People involved in long-distance travel, like professional drivers, often have a Muslim alter ego they can adopt for business purposes, along with a suitable name to go with it, even if they are not noticeably Muslim off the clock. (There’s nothing feigned or hypocritical about this: it’s just taken for granted that people are not pigeonholed into just one single neat social role.)
There was a (Christian) outpatient nurse in our department called Muhammad, who used to get exasperated by people asking him when he was going to change his name, it being generally assumed that he naturally would. I’m glad to say he was still standing firm when I last saw him. Maverick …
But the common thread, I suppose, is that none of these English or French or Arabic names is your real name. That one, you don’t get to change.
(People always know what clan they belong to, but Kusaasi don’t use clan names as surnames, unlike the Mossi. Or parents’ or grandparents’ names, though I imagine that may yet happen with the children of English or French speakers.)
> Chandrasekhara Venkata Raman (Nobel Prize in physics, 1930) used one of his personal names, Raman
I play soccer in an old-timers pickup game with someone I’ve assumed is a member of the famous physics clan, maybe a grandson, a physics prof who goes by Venkat.
He has a move where he’s got the ball at his feet, but he’s not looking at it, and then he’ll look down and the ball’s trajectory will change in one of two unpredictable ways. Impossible to defend against both. It’s a move called Schroedinger’s Venkat.
Really nice guy.
The current chief minister of Karnataka (where Kannada is the dominant local language) is the apparently mononymous Siddaramaiah. His predecessor-but-one had the initials pattern, viz. B.S. Yediyurappa, with a wikipedia explanation that Yediyurappa is the given name but you shouldn’t treat either the B. (Bookanakere, a “toponymic surname”) or the S. (Siddalingappa, a patronymic) as a “family name” and should just use the given name as the short form. That said, the X.Y. GIVENNAME pattern does seem more common in a number of Indian naming traditions than the GIVENNAME X.Y. pattern used by this journalist.
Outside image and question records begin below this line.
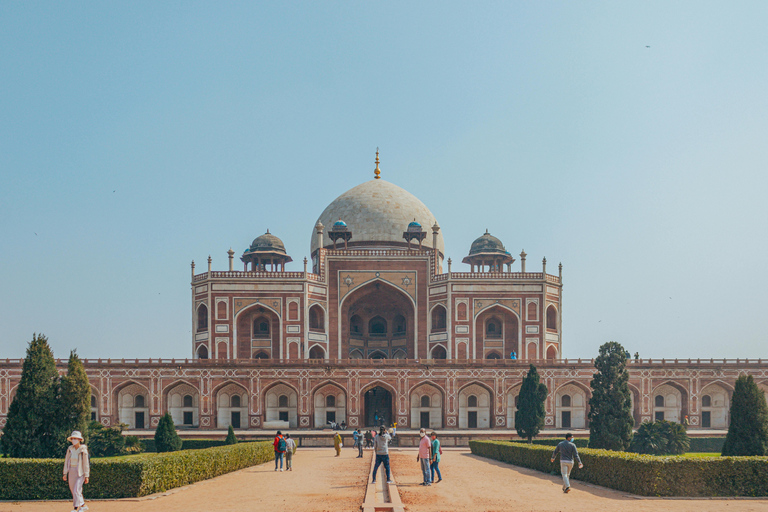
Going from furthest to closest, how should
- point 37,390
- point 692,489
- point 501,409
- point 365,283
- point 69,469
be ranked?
point 365,283 < point 501,409 < point 37,390 < point 692,489 < point 69,469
The politics of neighboring Tamil Nadu are of course adorned by the strikingly named M.K. Stalin, given the foreign-origin “first name” by his father, who was a fan.
Somewhat hilariously, you can find wikipedia citations to works authored by Pragati K.B. that give her name as K.B., Pragati. Why not K., Pragati B., I wonder.
@hat
If you want to know what K.B is, the following link gives a (NY times) email contact, as well as Instagram and X. Dunno if she would reply (or direct you to some FAQ page she has created).
https://www.nytimes.com/by/pragati-k-b
Oh, I’m not *that* obsessed — I suspect she would find such a query an unwelcome intrusion. Just mildly curious, more about the phenomenon than her specific initials.
I would have assumed that K.B. is an anglicised abbreviation of some lengthy Indian surname. Similarly, K.C. is a very common surname in Nepal.
B.S. Yediyurappa, with a wikipedia explanation that Yediyurappa is the given name
Wikipedia’s template system facilitates reverse-searching for such explanations. Among the hundreds of articles were a few with name format “Foo X. Y.”, including chess players Shyam Sundar M., Thejkumar M. S., Visakh N. R., Venkatesh M. R., and Pranesh M; race driver Aravind K.P.; and actor Shiju AR.
Also interesting was M. Ct. M. Chidambaram Chettiar, a member of the M. Ct. family “formerly known as the S. Rm. M. M. Ct. family”.
Pragati Krishnapuradoddi Byregowda has a few by-lines in the NYT.
Thanks!
I once knew a Sri Lankan who always went by just two of the ten syllables in his name.